• [İncelenecek metin]
- - -

Buraya zamanın kısıtlı olmadığı bir gezi yapabilirsek, bisiklet ve kano ile gezmenin çok daha zevkli olacağı fikrinde eşimle birlik olduğumuzdan, gerekli notları alıp, hayata niyetimizi belli ediyoruz. 

Otobandan ayrılıyoruz, Agori Fanari Beach üzerinden nokta atış, Aziz Nikola Manastırına gideceğiz, gideceğiz gitmesine de o deltanın büyüleyici manzarası karşısında soluksuz kalıp sapağı kaçırıyoruz, aman da ne iyi ediyoruz. 

Öncesinde Agori Fanari Beach'de denize şöyle bir uzaktan da olsa bakma molası verdiğimizden ve sonsuz kumsaldaki oluşumları bir türlü çözemediğimizden ve babamın bulduğu oldukça büyük ve kırılmamış deniz kabuğunu koleksiyonuma eklemek üzere güvenli bir yere sarıp sarmalayıp koyduğumdan ve elbette bir kaç kare fotoğraf çekimi sonrası kahve ve çayı bu sonsuz maviliğe bakarken içip, yolculuğun ilk saatleri ile ilgili yapılan sohbetten sonra yola mutlu mesut devam ettiğimizden, kaçan sapağın derdi bizi germiyor.

- - -

• [Görev tanımı] Yukarıdaki gezi metnine göre Agori Fanari Beach'teki molada yapılan her şeyi sıralayın.

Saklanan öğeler
- - -

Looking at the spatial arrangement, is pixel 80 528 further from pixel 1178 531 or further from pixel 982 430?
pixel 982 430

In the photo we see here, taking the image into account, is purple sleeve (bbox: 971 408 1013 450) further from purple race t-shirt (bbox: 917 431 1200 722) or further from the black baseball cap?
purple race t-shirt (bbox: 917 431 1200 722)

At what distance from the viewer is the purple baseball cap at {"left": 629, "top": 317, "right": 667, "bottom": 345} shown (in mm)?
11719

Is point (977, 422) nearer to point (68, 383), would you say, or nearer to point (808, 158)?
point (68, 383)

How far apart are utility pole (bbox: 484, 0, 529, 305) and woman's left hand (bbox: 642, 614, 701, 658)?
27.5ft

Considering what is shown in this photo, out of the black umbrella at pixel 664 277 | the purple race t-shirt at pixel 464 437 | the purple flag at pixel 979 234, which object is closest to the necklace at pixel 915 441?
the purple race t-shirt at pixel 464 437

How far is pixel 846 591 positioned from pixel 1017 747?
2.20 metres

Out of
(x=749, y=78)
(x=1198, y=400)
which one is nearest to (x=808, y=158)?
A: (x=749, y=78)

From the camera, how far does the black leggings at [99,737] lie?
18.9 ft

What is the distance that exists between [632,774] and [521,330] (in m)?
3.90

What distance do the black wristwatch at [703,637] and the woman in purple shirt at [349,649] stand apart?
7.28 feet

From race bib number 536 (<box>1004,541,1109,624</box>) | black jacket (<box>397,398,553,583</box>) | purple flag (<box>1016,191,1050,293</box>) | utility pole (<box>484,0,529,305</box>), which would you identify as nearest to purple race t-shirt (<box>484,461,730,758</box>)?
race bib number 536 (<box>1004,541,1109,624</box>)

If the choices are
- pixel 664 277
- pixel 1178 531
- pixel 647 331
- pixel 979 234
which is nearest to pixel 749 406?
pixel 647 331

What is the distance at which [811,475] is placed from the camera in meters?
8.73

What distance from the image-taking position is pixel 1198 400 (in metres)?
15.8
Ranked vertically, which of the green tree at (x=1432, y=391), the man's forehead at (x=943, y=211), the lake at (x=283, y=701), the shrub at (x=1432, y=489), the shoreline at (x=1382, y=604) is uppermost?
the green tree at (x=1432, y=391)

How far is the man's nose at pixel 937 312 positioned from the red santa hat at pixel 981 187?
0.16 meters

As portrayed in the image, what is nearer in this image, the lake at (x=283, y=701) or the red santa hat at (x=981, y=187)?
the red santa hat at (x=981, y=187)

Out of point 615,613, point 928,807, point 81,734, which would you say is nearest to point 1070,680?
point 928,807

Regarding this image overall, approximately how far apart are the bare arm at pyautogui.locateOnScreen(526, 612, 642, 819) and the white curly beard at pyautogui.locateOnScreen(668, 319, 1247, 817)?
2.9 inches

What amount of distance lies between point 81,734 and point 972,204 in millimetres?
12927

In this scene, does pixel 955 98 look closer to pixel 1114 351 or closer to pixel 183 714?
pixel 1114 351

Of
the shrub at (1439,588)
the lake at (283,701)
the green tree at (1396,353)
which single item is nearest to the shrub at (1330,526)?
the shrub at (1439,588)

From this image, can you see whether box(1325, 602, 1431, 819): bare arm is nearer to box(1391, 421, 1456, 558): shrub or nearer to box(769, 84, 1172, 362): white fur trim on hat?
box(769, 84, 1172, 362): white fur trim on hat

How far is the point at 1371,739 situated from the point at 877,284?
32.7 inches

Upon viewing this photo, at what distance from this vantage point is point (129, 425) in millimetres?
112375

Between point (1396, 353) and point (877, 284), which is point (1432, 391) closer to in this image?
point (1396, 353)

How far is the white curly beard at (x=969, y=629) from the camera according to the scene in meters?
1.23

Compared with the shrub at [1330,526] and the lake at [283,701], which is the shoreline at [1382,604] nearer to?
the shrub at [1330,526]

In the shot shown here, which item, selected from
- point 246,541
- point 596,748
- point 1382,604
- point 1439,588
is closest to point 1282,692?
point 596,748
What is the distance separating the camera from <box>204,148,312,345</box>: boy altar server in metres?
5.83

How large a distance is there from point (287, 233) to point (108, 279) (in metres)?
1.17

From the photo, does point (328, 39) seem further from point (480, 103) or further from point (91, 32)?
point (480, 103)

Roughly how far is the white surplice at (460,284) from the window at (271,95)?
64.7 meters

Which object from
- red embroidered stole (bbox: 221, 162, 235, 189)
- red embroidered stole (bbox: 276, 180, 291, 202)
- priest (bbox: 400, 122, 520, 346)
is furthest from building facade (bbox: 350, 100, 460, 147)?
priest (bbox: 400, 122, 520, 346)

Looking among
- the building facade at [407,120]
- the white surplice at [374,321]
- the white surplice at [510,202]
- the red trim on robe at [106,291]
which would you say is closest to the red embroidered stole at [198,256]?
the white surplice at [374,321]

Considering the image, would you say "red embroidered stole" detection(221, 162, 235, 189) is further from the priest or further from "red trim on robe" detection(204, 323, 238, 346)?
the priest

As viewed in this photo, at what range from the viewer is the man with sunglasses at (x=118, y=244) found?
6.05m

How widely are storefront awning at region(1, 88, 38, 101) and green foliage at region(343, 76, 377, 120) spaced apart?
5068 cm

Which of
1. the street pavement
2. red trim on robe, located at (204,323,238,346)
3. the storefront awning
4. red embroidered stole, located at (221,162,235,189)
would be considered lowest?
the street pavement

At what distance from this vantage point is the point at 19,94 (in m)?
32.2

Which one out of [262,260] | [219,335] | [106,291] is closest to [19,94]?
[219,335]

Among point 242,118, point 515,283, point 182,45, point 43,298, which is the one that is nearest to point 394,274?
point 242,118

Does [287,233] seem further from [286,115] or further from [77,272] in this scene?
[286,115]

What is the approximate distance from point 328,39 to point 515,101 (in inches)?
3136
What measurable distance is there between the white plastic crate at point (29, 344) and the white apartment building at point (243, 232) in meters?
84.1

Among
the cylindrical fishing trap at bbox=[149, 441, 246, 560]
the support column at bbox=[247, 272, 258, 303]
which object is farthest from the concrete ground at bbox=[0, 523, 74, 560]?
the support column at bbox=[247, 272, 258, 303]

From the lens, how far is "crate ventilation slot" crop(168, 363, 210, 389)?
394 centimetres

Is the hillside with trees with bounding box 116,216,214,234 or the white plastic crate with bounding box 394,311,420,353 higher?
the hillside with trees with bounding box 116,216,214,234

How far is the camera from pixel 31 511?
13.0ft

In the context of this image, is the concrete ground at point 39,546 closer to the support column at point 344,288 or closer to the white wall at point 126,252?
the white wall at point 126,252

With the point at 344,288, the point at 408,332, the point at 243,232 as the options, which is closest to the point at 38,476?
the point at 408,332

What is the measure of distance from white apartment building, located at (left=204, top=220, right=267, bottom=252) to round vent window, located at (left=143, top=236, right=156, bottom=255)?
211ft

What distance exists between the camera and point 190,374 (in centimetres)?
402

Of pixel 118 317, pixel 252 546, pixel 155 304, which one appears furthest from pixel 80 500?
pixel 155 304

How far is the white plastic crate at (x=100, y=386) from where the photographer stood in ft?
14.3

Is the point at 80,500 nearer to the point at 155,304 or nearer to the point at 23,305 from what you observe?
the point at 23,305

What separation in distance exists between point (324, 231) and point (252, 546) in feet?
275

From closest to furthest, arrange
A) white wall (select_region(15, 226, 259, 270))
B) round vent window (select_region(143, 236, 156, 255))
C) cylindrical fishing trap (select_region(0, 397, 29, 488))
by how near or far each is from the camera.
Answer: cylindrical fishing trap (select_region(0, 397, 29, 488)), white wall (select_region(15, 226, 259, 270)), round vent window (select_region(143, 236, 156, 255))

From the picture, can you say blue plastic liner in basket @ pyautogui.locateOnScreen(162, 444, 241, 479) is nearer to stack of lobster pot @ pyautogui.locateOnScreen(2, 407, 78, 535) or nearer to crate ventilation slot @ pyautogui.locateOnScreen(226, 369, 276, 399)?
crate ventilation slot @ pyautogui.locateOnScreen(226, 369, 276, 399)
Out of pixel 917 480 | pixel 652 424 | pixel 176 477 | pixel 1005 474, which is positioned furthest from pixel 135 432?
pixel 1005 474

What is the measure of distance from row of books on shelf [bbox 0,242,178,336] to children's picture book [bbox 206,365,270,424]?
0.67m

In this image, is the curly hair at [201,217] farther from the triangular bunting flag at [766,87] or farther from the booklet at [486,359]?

- - -

• [Görevin çözümü]
- Denize uzaktan bakmak
- Kumsaldaki oluşumları çözmeye çalışmak
- Babanın bulduğu büyük ve kırılmamış deniz kabuğunu koleksiyona eklemek üzere sarıp güvenli bir yere koymak
- Birkaç kare fotoğraf çekmek
- Maviliğe bakarak kahve ve çay içmek
- Yolculuğun ilk saatleri hakkında sohbet etmek